Detected with aspirin asthma, a decrease in the level of selenium in the blood serum and, as a result, a decrease in the activity of the selenium-dependent antioxidant defense enzyme (glutamine peroxidase) in platelets can contribute to the activation of lipid peroxidation processes, which leads to deep disturbances in membrane structures. So, a study of ADP- and heparin-induced platelet aggregation, conducted in the hospital clinic of them. M.V. Chernorutsky together with the Department of Pathological Physiology of St. Petersburg State Medical University named after Acad. I.P. Pavlov, showed an increase in the functional activity of platelets and their sensitivity to the addition of ASA, which was combined with severe disturbances in capillary circulation in the lungs and the function of external respiration. A hypothesis has been formed about the role of platelets in the pathogenesis of aspirin asthma, according to which patients with AA have a congenital or acquired defect in the membrane-receptor complex of platelets. Acetylsalicylic acid for patients with AA is a causative agent that exacerbates an existing defect, which leads to the opening of ion permeability channels for calcium and, as a result, to platelet activation. Thus, according to some researchers, the addition of non-steroidal anti-inflammatory drugs to a platelet suspension led to increased chemiluminescence and the release of factors exhibiting a cytotoxic effect. Platelet activation is the basis for triggering a cascade of reactions leading to bronchospasm, vasospasm, interstitial pulmonary edema, edema of the mucous membrane of the distal bronchi, the development of bronchial obstruction syndrome and, as a result, severe disturbances in the function of external respiration. The therapeutic effect of aspirin desensitization in patients with AA at the Department of Hospital Therapy of St. Petersburg State Medical University named after Acad. I.P. Pavlova, apparently, is associated with changes in the lipid microenvironment of receptors on platelets in the process of adaptation to the stress agent aspirin. It is known that during desensitization in the membranes, the destruction of phosphatidylcholine occurs and the accumulation of its decomposition products – lysophosphatidylcholine and arachidonic acid.  

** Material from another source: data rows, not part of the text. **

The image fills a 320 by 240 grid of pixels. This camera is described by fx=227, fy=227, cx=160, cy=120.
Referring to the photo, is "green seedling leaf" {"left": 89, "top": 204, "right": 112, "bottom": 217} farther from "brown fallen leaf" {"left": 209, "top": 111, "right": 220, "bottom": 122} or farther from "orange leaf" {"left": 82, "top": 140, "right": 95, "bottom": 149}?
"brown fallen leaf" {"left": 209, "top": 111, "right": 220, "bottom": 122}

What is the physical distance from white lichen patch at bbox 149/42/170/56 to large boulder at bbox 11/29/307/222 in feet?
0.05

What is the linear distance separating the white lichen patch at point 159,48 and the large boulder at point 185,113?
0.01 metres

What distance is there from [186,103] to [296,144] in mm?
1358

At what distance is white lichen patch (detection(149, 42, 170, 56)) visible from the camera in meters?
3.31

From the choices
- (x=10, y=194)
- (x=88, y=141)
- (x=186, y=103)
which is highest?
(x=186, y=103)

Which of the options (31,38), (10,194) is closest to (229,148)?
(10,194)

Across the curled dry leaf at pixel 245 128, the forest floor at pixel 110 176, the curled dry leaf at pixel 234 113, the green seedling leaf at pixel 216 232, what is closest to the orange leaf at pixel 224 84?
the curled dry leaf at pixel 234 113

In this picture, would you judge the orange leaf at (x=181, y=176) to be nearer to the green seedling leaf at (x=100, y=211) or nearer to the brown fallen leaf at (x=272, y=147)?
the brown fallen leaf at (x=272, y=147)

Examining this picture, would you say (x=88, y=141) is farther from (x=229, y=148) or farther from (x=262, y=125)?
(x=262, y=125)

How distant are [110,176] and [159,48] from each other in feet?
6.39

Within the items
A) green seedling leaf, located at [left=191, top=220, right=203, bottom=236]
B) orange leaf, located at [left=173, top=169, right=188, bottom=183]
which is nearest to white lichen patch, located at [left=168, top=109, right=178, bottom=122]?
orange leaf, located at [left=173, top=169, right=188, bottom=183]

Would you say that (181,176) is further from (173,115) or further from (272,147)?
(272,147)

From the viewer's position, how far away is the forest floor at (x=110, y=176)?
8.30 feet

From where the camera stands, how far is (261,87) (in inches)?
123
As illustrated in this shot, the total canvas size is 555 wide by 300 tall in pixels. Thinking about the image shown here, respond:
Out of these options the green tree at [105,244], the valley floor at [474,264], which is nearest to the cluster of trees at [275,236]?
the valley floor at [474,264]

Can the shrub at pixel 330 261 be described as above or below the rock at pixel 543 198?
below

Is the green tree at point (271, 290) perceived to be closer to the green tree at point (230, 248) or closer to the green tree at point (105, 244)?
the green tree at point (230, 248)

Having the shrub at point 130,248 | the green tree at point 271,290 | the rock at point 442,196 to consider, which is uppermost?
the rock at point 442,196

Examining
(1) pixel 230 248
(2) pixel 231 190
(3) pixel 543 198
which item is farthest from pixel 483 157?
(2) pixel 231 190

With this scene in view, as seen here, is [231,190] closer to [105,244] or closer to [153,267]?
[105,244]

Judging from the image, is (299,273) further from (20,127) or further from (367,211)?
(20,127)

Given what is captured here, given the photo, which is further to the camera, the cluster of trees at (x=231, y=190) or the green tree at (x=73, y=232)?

Repeated periodic activation of LP can not only lead to a decrease in the number of receptors , but also induce the synthesis of antioxidant enzymes, thereby increasing tissue resistance to the LPO inducer. It was found that when the effect of desensitization is achieved, in parallel with the normalization of the functional activity of platelets, a tendency to a decrease in their sensitivity to ASA added in vitro appears. It is possible that stabilization of the membrane-receptor complex of platelets and an increase in the activity of membrane-bound enzymes occur, which ultimately helps to improve microcirculation in the lungs and indicators of the function of external respiration. Thus, the development of aspirin asthma is based on a set of congenital or acquired biological defects (decreased activity of antioxidant defense enzymes and a violation of the membrane-receptor complex of platelets), and their clinical implementation is determined by the specifics of the damaging agent (aspirin) and is characterized by impaired capillary circulation and lung ventilation. 

A study of the pathogenesis of aspirin asthma makes it possible to understand that the release of prostaglandins and leukotrienes is a central and universal mediator in the development of inflammatory diseases of the lungs and bronchi. The specificity and severity of the clinical manifestations of certain diseases are determined by the characteristics of the damaging agent, the totality of biological defects at the cellular and tissue levels, as well as the reactivity of the organism as a whole. Studying the role of AK metabolites in the genesis of inflammatory reactions allows us to determine the strategy of therapy in the early stages of bronchopulmonary diseases.